These state funds now total $2.6 trillion, still mostly in the hands of Arab oil sheikdoms like Kuwait and Dubai, though Singapore’s Investment Corp. is worth $330 billion. They have a history of pursuing higher returns on capital rather than political agendas.
In contrast, Russia’s oil and natural gas exports, and China’s manufacturing surplus, are raising fears that these funds will be used to advance broader national objectives. China has the world’s largest hard currency reserves, some $1.3 trillion and growing. These funds are available to state enterprises, and to a new SWF with an initial grant of $200 billion. Beijing’s foreign direction investment has focused mainly on energy and raw materials to support its expanding industries. Promises of capital have also been used to further Chinese foreign policy. In 2004, President Hu Jintao promised Latin America $100 billion in investments, mostly for energy, mining and infrastructure projects.
An example of how the SWF can be used was provided by Russia when state-owned Vneshtorgbank bought more than 5 percent of EADS in 2006. The Russian bank wanted board representation and was considering increasing its stake so as to have a blocking minority vote (similar to the French government’s 15 percent share) in Europe’s largest military and aerospace company.

RECORD EXTRACTS:
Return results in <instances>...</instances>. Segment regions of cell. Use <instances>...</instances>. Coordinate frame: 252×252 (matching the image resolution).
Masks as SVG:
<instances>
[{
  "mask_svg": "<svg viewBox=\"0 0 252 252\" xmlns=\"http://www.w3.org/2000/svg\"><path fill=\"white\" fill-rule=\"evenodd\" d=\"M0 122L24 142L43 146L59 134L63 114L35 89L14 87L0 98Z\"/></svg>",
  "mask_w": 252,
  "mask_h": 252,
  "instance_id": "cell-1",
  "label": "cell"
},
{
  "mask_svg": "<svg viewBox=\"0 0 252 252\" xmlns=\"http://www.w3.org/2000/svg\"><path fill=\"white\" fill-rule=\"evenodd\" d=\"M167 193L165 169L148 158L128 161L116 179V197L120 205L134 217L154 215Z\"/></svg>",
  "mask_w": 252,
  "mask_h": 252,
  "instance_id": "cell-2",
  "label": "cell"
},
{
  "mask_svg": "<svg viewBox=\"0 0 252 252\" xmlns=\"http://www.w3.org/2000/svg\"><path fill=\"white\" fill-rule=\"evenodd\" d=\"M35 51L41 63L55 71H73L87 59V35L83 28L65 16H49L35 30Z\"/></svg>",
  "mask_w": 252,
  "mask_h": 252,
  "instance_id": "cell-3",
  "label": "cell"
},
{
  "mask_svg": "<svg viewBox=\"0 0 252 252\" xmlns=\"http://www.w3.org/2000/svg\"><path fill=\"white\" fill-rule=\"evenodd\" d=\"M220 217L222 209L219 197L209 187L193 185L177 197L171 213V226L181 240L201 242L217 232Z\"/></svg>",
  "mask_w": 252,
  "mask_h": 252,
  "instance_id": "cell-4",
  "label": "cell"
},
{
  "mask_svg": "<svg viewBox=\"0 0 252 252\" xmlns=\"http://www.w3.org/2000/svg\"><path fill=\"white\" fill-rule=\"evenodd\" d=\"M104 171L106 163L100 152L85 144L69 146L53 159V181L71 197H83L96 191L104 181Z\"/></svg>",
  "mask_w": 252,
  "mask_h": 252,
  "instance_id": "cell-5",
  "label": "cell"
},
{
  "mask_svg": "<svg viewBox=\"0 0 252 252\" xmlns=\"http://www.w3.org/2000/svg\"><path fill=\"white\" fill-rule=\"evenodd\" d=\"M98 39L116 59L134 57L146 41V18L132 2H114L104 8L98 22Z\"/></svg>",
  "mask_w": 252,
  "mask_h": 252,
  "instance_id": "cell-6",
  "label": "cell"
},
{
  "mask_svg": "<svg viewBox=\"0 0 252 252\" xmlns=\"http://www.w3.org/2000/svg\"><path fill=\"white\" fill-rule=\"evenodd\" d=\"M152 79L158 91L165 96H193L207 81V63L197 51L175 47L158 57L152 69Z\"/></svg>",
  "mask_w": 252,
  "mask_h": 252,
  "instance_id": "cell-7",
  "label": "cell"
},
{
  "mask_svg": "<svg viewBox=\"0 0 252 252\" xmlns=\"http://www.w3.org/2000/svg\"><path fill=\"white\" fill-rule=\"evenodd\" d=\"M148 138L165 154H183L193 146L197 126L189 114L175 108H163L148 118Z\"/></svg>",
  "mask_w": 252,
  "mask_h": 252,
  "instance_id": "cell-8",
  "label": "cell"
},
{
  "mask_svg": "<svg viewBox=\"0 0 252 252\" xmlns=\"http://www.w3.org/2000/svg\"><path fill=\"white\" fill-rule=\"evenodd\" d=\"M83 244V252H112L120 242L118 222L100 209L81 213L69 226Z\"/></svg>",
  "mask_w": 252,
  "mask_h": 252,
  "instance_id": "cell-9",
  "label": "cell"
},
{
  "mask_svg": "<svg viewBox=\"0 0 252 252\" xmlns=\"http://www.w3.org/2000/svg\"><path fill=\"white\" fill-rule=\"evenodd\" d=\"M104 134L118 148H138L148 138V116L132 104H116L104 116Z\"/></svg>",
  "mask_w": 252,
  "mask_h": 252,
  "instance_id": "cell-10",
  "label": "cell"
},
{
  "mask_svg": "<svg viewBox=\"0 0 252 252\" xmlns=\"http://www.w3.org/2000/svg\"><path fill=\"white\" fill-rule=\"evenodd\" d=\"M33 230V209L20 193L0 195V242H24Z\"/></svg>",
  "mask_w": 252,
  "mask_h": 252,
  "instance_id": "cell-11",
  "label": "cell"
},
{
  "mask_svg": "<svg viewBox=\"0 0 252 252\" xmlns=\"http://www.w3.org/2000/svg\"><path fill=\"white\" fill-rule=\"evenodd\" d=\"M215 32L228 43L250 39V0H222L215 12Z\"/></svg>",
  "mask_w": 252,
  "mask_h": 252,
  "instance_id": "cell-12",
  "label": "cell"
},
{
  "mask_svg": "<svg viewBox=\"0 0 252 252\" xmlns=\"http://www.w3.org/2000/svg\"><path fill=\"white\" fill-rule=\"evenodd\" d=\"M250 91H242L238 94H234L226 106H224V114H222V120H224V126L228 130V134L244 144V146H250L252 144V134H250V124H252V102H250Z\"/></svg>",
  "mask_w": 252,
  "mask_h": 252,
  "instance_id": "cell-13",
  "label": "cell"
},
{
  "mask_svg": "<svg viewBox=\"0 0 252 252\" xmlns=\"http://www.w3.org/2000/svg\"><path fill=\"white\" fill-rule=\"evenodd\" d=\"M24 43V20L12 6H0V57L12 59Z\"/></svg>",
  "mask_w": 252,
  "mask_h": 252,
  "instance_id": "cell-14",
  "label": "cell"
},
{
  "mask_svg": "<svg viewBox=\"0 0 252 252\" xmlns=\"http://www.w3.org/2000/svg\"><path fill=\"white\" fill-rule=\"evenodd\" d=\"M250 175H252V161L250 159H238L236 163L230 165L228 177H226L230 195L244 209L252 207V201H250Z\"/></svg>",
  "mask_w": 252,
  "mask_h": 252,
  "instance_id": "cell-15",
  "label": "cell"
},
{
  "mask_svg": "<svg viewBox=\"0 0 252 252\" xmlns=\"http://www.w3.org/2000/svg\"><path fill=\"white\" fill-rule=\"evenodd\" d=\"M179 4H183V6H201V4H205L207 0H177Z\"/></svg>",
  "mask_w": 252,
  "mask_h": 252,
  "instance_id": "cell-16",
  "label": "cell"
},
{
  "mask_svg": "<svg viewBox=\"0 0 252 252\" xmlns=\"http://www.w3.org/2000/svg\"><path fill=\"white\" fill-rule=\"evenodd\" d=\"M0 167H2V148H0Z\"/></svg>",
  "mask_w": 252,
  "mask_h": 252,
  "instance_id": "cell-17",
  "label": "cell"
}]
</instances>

YOUR INSTRUCTIONS: Please list every dollar amount that appears in the passage on state investment funds, in the order they occur.

SOLUTION BELOW:
$2.6 trillion
$330 billion
$1.3 trillion
$200 billion
$100 billion